##### Items

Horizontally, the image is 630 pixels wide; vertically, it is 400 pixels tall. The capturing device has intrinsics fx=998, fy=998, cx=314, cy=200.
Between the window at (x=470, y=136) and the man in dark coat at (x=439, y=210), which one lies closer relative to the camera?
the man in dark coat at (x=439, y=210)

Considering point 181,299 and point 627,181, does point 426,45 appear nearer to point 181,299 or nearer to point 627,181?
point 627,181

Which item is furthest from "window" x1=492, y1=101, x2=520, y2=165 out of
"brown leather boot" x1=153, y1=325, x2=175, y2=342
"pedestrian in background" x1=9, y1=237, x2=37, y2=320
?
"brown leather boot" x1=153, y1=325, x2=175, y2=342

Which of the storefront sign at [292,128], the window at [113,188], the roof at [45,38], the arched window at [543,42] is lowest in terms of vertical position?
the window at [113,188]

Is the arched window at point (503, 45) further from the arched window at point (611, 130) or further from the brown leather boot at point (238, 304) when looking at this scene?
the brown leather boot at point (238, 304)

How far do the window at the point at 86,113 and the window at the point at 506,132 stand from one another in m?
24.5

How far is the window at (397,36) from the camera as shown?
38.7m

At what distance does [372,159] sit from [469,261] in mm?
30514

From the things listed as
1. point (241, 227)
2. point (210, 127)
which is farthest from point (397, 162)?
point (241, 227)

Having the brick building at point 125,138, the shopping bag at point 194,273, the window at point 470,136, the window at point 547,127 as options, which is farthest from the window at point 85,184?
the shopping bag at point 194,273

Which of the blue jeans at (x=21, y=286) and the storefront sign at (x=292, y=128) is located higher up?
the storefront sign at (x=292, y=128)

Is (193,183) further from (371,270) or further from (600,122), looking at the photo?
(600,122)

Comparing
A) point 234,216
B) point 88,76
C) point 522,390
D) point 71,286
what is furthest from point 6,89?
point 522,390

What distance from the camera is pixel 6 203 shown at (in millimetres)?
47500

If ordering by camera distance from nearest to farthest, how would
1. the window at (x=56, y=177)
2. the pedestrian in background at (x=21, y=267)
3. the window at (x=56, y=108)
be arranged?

##########

**Short exercise**: Every entry must be output again, exactly as written above.

**Exercise output**:
Horizontally, the image is 630 pixels wide; vertically, it is 400 pixels tall. The capturing device has intrinsics fx=998, fy=998, cx=314, cy=200.
Between the window at (x=470, y=136) and the man in dark coat at (x=439, y=210), which one lies closer relative to the camera?
the man in dark coat at (x=439, y=210)

Considering point 181,299 and point 627,181, does point 426,45 appear nearer to point 181,299 or nearer to point 627,181?
point 627,181

Which item is furthest from "window" x1=492, y1=101, x2=520, y2=165 out of
"brown leather boot" x1=153, y1=325, x2=175, y2=342
"pedestrian in background" x1=9, y1=237, x2=37, y2=320
?
"brown leather boot" x1=153, y1=325, x2=175, y2=342

Which of the storefront sign at [292,128], the window at [113,188], the roof at [45,38], the arched window at [543,42] is lowest in terms of vertical position?
the window at [113,188]

Is the arched window at point (503, 45) further from the arched window at point (611, 130) or further from the brown leather boot at point (238, 304) when looking at this scene?
the brown leather boot at point (238, 304)

How far do the window at the point at 86,113 and the window at the point at 506,132 stand from one another in m?
24.5

How far is the window at (397,36) from the camera as shown?
38.7m

At what distance does [372,159] sit from [469,261] in mm?
30514

From the things listed as
1. point (241, 227)
2. point (210, 127)
which is farthest from point (397, 162)?
point (241, 227)

Having the brick building at point 125,138, the shopping bag at point 194,273, the window at point 470,136, the window at point 547,127 as options, which is farthest from the window at point 85,184?
the shopping bag at point 194,273

Which of the blue jeans at (x=21, y=286) and the storefront sign at (x=292, y=128) is located higher up?
the storefront sign at (x=292, y=128)

Is (193,183) further from (371,270) or further from (600,122), looking at the photo?
(600,122)

Comparing
A) point 234,216
B) point 88,76
C) point 522,390
D) point 71,286
what is furthest from point 6,89?
point 522,390

What distance from the camera is pixel 6 203 shown at (in millimetres)?
47500

If ordering by camera distance from nearest to farthest, how would
1. the window at (x=56, y=177)
2. the pedestrian in background at (x=21, y=267)
3. the window at (x=56, y=108)
be arranged?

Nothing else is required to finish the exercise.